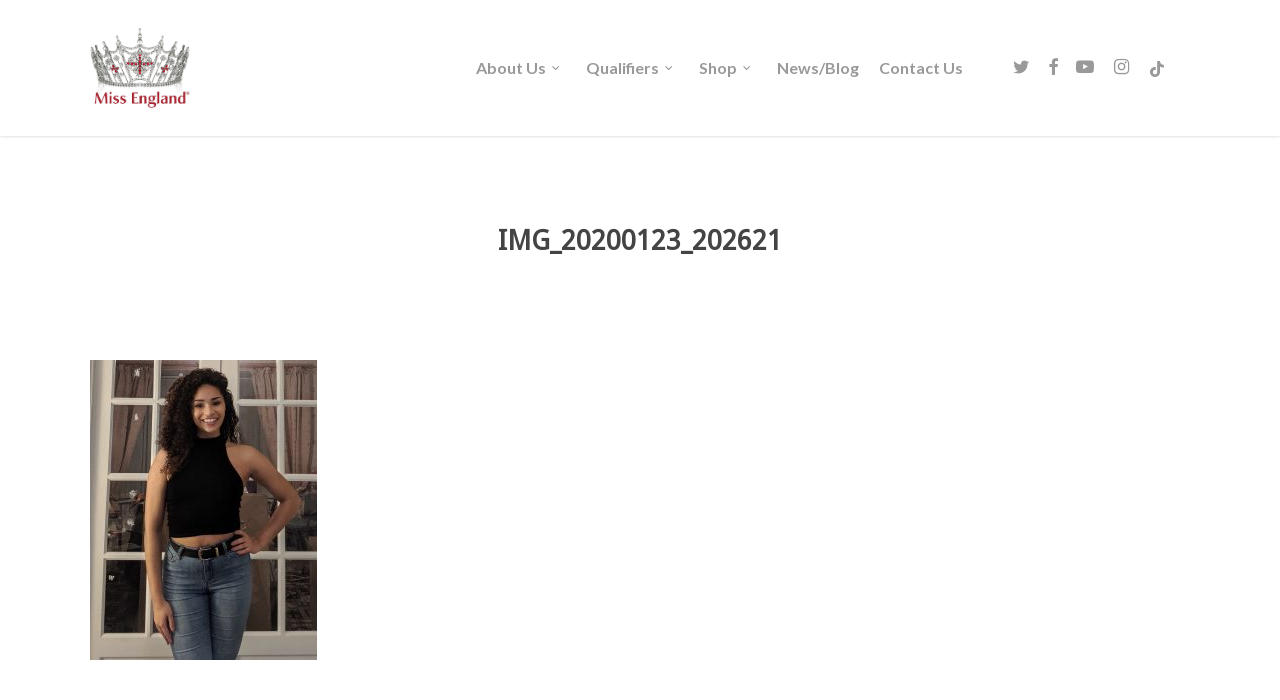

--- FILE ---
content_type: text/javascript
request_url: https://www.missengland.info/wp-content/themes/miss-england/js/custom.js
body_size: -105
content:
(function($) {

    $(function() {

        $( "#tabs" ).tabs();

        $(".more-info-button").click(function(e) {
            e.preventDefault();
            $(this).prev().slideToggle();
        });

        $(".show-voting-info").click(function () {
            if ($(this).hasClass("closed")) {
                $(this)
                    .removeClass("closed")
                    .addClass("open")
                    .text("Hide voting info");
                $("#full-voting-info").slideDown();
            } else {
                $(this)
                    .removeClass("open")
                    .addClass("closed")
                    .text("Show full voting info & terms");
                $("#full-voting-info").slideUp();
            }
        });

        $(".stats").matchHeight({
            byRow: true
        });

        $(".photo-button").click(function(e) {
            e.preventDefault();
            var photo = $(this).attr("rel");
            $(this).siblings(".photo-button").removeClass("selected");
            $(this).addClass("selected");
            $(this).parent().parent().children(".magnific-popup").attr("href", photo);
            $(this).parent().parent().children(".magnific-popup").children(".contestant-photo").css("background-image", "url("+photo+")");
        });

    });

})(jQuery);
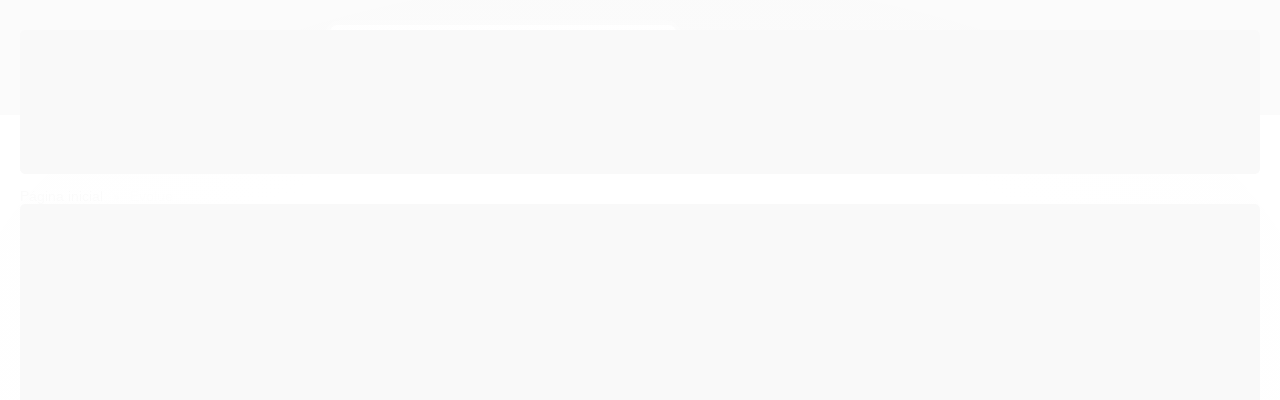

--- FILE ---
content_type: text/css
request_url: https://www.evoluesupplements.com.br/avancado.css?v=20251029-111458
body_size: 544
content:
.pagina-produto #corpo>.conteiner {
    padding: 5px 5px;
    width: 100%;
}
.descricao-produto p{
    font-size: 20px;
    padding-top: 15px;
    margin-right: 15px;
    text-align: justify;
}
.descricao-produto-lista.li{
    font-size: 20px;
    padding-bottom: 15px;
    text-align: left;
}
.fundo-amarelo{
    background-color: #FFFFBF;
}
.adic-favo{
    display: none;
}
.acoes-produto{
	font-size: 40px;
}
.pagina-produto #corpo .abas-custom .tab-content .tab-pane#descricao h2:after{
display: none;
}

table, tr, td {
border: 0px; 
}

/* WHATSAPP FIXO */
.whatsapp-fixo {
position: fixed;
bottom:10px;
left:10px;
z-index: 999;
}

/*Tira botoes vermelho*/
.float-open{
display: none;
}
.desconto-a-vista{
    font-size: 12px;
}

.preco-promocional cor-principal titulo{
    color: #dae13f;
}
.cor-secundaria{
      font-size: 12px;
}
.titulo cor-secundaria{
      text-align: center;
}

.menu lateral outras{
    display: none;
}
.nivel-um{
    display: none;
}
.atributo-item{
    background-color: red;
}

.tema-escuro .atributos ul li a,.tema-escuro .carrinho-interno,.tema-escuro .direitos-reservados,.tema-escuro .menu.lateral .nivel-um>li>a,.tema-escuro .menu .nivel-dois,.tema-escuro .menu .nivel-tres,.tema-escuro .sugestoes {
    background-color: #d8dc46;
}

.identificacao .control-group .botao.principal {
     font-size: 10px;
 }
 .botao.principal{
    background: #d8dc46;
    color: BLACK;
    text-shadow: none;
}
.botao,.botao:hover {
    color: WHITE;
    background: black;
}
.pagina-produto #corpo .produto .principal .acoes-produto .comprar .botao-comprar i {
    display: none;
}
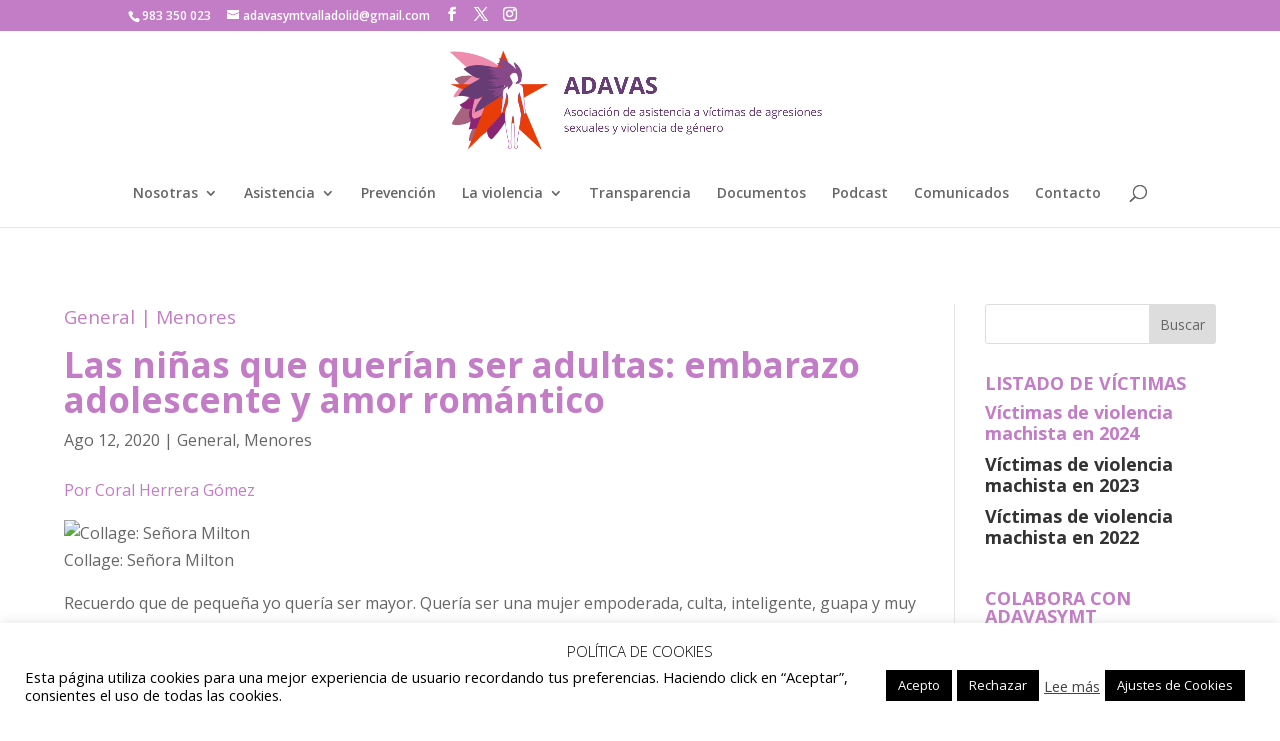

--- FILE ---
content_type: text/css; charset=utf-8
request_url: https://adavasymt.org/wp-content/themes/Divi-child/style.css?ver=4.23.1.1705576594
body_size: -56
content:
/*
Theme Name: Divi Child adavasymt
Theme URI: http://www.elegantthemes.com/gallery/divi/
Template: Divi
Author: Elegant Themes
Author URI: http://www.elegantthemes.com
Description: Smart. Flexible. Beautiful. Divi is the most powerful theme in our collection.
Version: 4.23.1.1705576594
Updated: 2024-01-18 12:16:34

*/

:: Task to carry out ::
A faithful, word-for-word copy of the data is needed; the pictures should not appear in it.

:: Solution for this exercise ::
--- FILE ---
content_type: text/javascript
request_url: https://www.missengland.info/wp-content/themes/miss-england/js/custom.js
body_size: -105
content:
(function($) {

    $(function() {

        $( "#tabs" ).tabs();

        $(".more-info-button").click(function(e) {
            e.preventDefault();
            $(this).prev().slideToggle();
        });

        $(".show-voting-info").click(function () {
            if ($(this).hasClass("closed")) {
                $(this)
                    .removeClass("closed")
                    .addClass("open")
                    .text("Hide voting info");
                $("#full-voting-info").slideDown();
            } else {
                $(this)
                    .removeClass("open")
                    .addClass("closed")
                    .text("Show full voting info & terms");
                $("#full-voting-info").slideUp();
            }
        });

        $(".stats").matchHeight({
            byRow: true
        });

        $(".photo-button").click(function(e) {
            e.preventDefault();
            var photo = $(this).attr("rel");
            $(this).siblings(".photo-button").removeClass("selected");
            $(this).addClass("selected");
            $(this).parent().parent().children(".magnific-popup").attr("href", photo);
            $(this).parent().parent().children(".magnific-popup").children(".contestant-photo").css("background-image", "url("+photo+")");
        });

    });

})(jQuery);

--- FILE ---
content_type: text/css
request_url: https://www.evoluesupplements.com.br/avancado.css?v=20251029-111458
body_size: 544
content:
.pagina-produto #corpo>.conteiner {
    padding: 5px 5px;
    width: 100%;
}
.descricao-produto p{
    font-size: 20px;
    padding-top: 15px;
    margin-right: 15px;
    text-align: justify;
}
.descricao-produto-lista.li{
    font-size: 20px;
    padding-bottom: 15px;
    text-align: left;
}
.fundo-amarelo{
    background-color: #FFFFBF;
}
.adic-favo{
    display: none;
}
.acoes-produto{
	font-size: 40px;
}
.pagina-produto #corpo .abas-custom .tab-content .tab-pane#descricao h2:after{
display: none;
}

table, tr, td {
border: 0px; 
}

/* WHATSAPP FIXO */
.whatsapp-fixo {
position: fixed;
bottom:10px;
left:10px;
z-index: 999;
}

/*Tira botoes vermelho*/
.float-open{
display: none;
}
.desconto-a-vista{
    font-size: 12px;
}

.preco-promocional cor-principal titulo{
    color: #dae13f;
}
.cor-secundaria{
      font-size: 12px;
}
.titulo cor-secundaria{
      text-align: center;
}

.menu lateral outras{
    display: none;
}
.nivel-um{
    display: none;
}
.atributo-item{
    background-color: red;
}

.tema-escuro .atributos ul li a,.tema-escuro .carrinho-interno,.tema-escuro .direitos-reservados,.tema-escuro .menu.lateral .nivel-um>li>a,.tema-escuro .menu .nivel-dois,.tema-escuro .menu .nivel-tres,.tema-escuro .sugestoes {
    background-color: #d8dc46;
}

.identificacao .control-group .botao.principal {
     font-size: 10px;
 }
 .botao.principal{
    background: #d8dc46;
    color: BLACK;
    text-shadow: none;
}
.botao,.botao:hover {
    color: WHITE;
    background: black;
}
.pagina-produto #corpo .produto .principal .acoes-produto .comprar .botao-comprar i {
    display: none;
}

--- FILE ---
content_type: text/css; charset=utf-8
request_url: https://adavasymt.org/wp-content/themes/Divi-child/style.css?ver=4.23.1.1705576594
body_size: -56
content:
/*
Theme Name: Divi Child adavasymt
Theme URI: http://www.elegantthemes.com/gallery/divi/
Template: Divi
Author: Elegant Themes
Author URI: http://www.elegantthemes.com
Description: Smart. Flexible. Beautiful. Divi is the most powerful theme in our collection.
Version: 4.23.1.1705576594
Updated: 2024-01-18 12:16:34

*/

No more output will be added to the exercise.